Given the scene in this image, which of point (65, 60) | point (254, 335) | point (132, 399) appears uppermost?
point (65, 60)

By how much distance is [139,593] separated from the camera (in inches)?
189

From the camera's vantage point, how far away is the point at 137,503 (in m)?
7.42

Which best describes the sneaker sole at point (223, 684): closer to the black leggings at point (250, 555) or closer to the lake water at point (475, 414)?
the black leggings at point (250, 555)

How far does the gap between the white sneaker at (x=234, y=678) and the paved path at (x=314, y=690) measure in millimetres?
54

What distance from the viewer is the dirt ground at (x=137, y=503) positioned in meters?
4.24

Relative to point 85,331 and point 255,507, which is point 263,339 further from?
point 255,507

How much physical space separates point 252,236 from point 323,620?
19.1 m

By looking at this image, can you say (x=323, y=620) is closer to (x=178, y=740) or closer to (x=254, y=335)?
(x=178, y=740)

== == ==

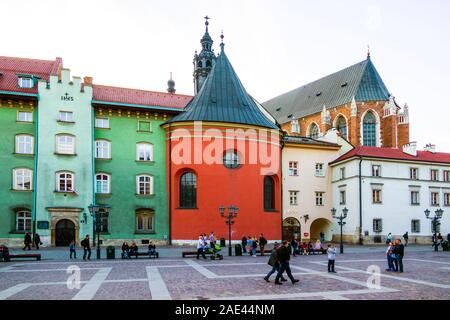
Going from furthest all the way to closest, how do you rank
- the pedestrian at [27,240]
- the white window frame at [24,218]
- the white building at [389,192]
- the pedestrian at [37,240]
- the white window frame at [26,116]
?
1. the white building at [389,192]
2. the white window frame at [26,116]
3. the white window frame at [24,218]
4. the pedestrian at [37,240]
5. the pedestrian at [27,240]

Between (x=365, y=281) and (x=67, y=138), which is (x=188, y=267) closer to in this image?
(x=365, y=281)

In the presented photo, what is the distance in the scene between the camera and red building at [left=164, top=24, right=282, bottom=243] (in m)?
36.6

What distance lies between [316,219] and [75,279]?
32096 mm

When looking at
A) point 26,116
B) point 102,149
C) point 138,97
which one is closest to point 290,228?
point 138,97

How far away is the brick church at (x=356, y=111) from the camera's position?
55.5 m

== == ==

#### [WHAT YOU ARE ASKED TO DO]
Return every line of the records above that contains the string "window". Case counts.

#### [RESULT OF THE TASK]
- the white window frame at [24,218]
- the white window frame at [26,116]
2. the white window frame at [26,116]
3. the white window frame at [24,218]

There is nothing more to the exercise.